Monday, February 18, 2008

Obama and Change

A friend of mine asked for my thoughts on Barack Obama. I alluded to my opinion in my previous post, but I wanted to expand on it here because some libertarians seem to be warming up to Obama.

My friend also sent me this link to Lawrence Lessig's video on why he, Lessig, supports Obama over Clinton. I will try to address some of the points in that video.

Peace for a change

I agree with Lessig's message that electing Obama would give us the best chance for getting out of Iraq. Being against this war from the beginning, I have been tempted to support Obama just on this issue alone. In fact, Obama's 2002 speech opposing the war expresses some sentiments with which I can agree. In particular, the following
I stand before you as someone who is not opposed to war in all circumstances...I don’t oppose all wars...What I am opposed to is a dumb war. What I am opposed to is a rash war...A war based not on reason but on passion, not on principle but on politics.
I can agree with this attitude, but I don't think it goes far enough. What is Obama's philosophical approach to foreign policy in general? Looking at his foreign policy page, I see a hodgepodge of diplomatic efforts that rely on the U.S. being heavily involved in the affairs of other countries. For example
Obama would offer the Iranian regime a choice. If Iran abandons its nuclear program and support for terrorism, we will offer incentives like membership in the World Trade Organization, economic investments, and a move toward normal diplomatic relations. If Iran continues its troubling behavior, we will step up our economic pressure and political isolation.
And if the "economic pressure and political isolation" doesn't work? How far is Obama willing to go? And does this policy risk harming the good will we have with the Iranian people?

What about a non-interventionist policy that pulls U.S. troops, money, and influence out of the affairs of other countries? What are Obama's criteria for a "smart" war? I may be cynical, but my guess would be that Obama, like Bill Clinton, will justify bombing foreign countries with rhetorical flash, and his supporters will eat it up.

How much change, really?

A word on this idea of "change." All candidates for president running against an incumbent in the opposite party are for change.

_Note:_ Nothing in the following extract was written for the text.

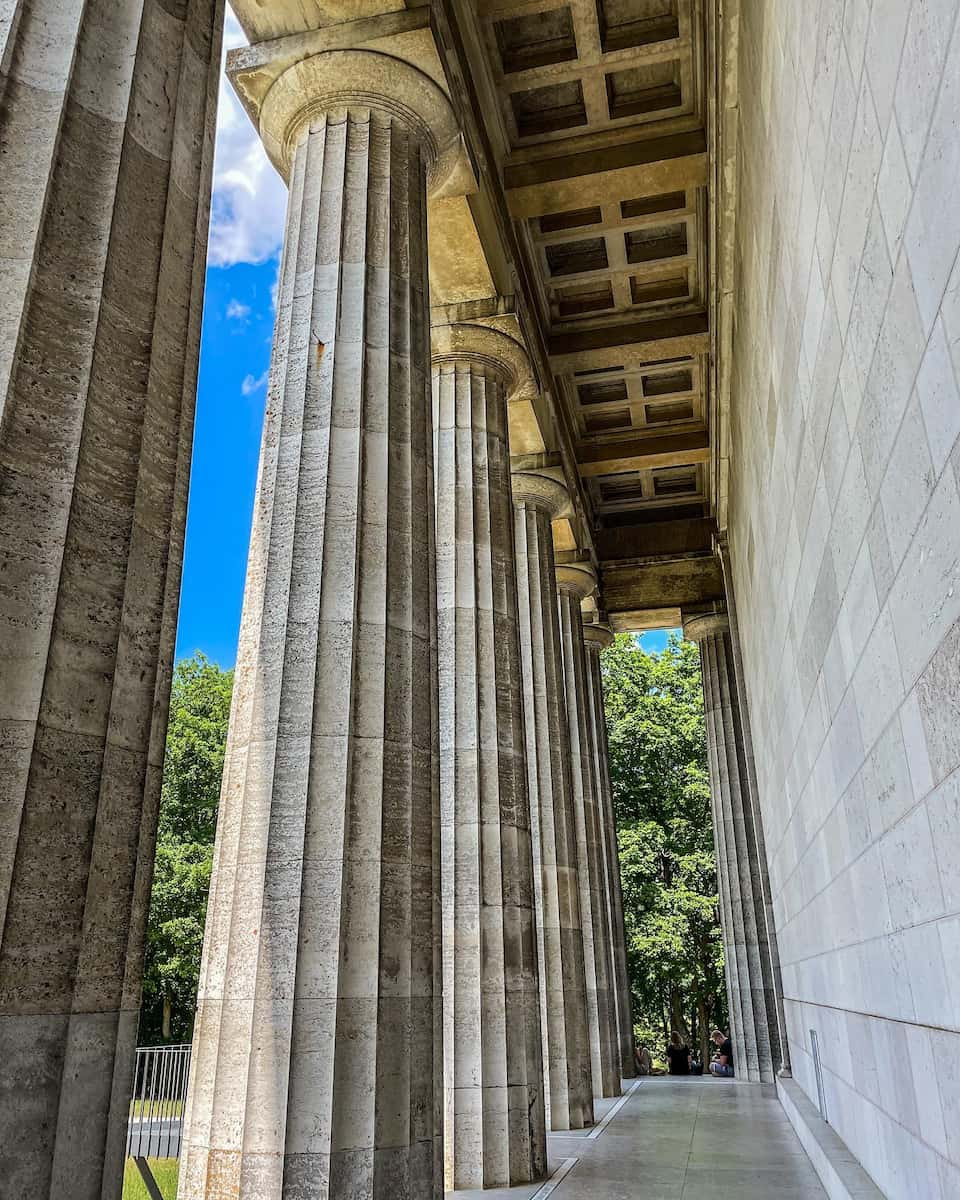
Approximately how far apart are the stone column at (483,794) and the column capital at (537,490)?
19.2ft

They may wrap it up with noble rhetoric like "changing the tone in Washington," but in reality they just want to change who holds the reins of power. I defy you to name a national election in your lifetime in which someone was not calling for "changing the tone in Washington." Bush in 2000 called himself the "uniter". In 1988 George H.W. Bush was running on a platform of a "kinder, gentler America." This from a man who was essentially the incumbent.

Let's call this Orwell's Law: a word's meaningfulness is inversely proportional to the number of political placards it is printed on.

So, I don't think Obama is for "change." Yes, he wants to end the war in Iraq, but that's about as far as it goes. I know he talks about warm and fuzzy concepts of unity and bringing people together, but I'm sorry, I've heard it before.

He is basically running on the same platform that all Democrats have run on for the past 70 years - the continuation of the New Deal. Take a look at the Issues tab on his website and tell me what's different about his proposals? He may not give hard details, but the basic outlines are pure New Deal statism. Almost every bullet item begins with "The Obama program creates..." or "The Obama program increases.." Yes, the details of his plans may be structurally different from some other candidate's, but how is it philosophically different? Quibbling over which department runs a new program or what percentage increase a program should get is not fundamentally different from what we've seen since the 1930's.

The problem I see is that these programs create constituencies and an entitlement mentality that cause domestic conflict. Any new program that Obama creates will be for a constituency that will fight tooth and nail to see it continue or expanded by future administrations. When the inevitable budget crisis comes, lobbying for those programs will increase and pit one set of constituencies against another.

Take Social Security, for example. Anyone who questions the efficacy or financial health of Social Security is deemed an enemy of seniors. Touch it and your political career is in jeopardy. You can say the same for Medicare, Medicaid, eduction, and to a lesser degree the minimum wage, and public funding of the arts.

Take this piece of legislation co-sponsored by Obama himself. Even if this bill is well-intentioned, having the government define a "Patriot Employer" creates a mindset of division and ugly nationalism, and gives future lawmakers more ways to pander to the masses.

By growing the scope of government, Obama is creating more ammunition for future political wars. How many times have you heard the phrase "this next election is the most important in our lifetime"? I think I've heard it in nearly every election since I've been politically active (1988). Why do people say this? Because the federal government has taken on so much responsibility that even slowing its growth is considered to be the end of civilization.


I respect Obama's stance against the Iraq war, and I can understand why people may want to vote for him on this issue alone. But as a libertarian, I am disturbed by his trust in government to solve so many problems. His overall philosophy is still that of welfare at home, intervention abroad.

I fear that many libertarians are getting drawn in by Obama's rhetorical skills. While I find it somewhat refreshing to hear someone passionately express their beliefs with skill, I would hope that libertarians would not get caught up in the religious oratorical flair of a gifted politician.

By the way, I haven't voted since 2000 and would not have voted for Obama anyway. Politics is not the way to solve problems.